There's a version of Claude you've probably used: you type something, it replies, the conversation ends. That's Claude as a chatbot.
Then there's a different version: you give it a goal, it figures out what tools it needs, calls them in the right order, handles errors when things go wrong, and returns a finished result. That's Claude as an agent.
Anthropic's managed agents infrastructure is the scaffolding that makes the second version possible — and it's significantly more practical than the DIY approach most developers were cobbling together eighteen months ago.
What "managed" means here
When developers first started building agents with the Claude API, the agentic loop was entirely on them. You'd call the API, get a response with a tool call, execute the tool, pass the result back, repeat. Simple in theory. In practice, you were writing a lot of error handling, retry logic, and state management that had nothing to do with the actual task.
Anthropic's managed agents offload most of that. The agent loop — the cycle of reasoning, tool calling, and responding — is handled by Anthropic's infrastructure. You define the tools, set the goal, and the system runs the loop. You're not managing the back-and-forth manually.
This is the "managed" part. The loop runs on Anthropic's side, not yours.
The building blocks
Tools
Every managed agent has access to a set of tools — functions it can call to interact with the world. These are defined by you, using the standard Claude tool-use schema.
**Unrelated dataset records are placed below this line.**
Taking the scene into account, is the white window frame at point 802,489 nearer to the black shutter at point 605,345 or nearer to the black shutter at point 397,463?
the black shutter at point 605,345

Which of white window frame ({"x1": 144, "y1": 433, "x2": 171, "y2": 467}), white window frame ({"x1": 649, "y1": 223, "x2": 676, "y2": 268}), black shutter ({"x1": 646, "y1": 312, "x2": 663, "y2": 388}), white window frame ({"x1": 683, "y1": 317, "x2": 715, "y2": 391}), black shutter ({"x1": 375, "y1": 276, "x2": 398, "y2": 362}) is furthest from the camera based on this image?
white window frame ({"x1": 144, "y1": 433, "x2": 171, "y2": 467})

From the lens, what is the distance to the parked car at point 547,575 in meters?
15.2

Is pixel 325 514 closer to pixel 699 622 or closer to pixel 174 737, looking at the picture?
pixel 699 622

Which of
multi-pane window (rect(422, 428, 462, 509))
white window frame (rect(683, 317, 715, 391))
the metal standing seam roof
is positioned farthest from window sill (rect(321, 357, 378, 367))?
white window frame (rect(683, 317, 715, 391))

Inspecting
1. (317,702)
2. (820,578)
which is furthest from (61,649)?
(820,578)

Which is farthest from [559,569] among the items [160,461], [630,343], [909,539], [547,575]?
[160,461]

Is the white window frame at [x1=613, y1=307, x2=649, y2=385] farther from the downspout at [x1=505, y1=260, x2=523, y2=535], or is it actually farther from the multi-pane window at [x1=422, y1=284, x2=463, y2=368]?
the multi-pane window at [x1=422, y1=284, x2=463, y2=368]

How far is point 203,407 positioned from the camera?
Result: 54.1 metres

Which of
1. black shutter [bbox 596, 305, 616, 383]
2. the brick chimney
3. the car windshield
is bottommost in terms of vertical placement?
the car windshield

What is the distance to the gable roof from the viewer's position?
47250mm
A tool is a JSON description of a function: what it's called, what parameters it takes, and what it does. The agent decides when to call each tool and with what arguments. Your code executes the tool and returns the result. The agent uses that result to decide what to do next.
Tools can be anything: web search, database queries, file reads, API calls, sending emails, creating calendar events. If you can write a function for it, it can be a tool.
{
"name": "search_crm",
"description": "Search the CRM for client records by name or email",
"input_schema": {
"type": "object",
"properties": {
"query": {
"type": "string",
"description": "Name, email address, or company to search for"
}
},
"required": ["query"]
}
}
The description is not a formality. It's how the agent decides when to call a tool. Write it like you're briefing a capable human who hasn't seen your codebase.
System prompt
The system prompt defines what the agent is and what it's trying to accomplish. This is where you set role, constraints, tone, and scope. A good system prompt for an agent is more directive than one for a chatbot — you want to be explicit about what the agent should and shouldn't do, what counts as a completed task, and when it should stop rather than guess.
The agent loop
Once an agent has tools and a goal, the loop works like this:
- Agent receives the task and any initial context
- Agent reasons about what needs to happen
- If a tool is needed, the agent emits a tool call
- Your code executes the tool and returns the result
- Agent processes the result and continues reasoning
- Loop repeats until the agent produces a final response or hits a stopping condition
Managed agents handle steps 2–5 automatically. Your responsibility is providing the tools (step 4) and defining when the loop terminates.
Multi-agent setups
Single-agent loops handle a lot. But some tasks are better decomposed: a research task where one agent gathers information and another synthesises it, a content pipeline where agents handle different stages, a monitoring system where a coordinator dispatches subtasks to specialists.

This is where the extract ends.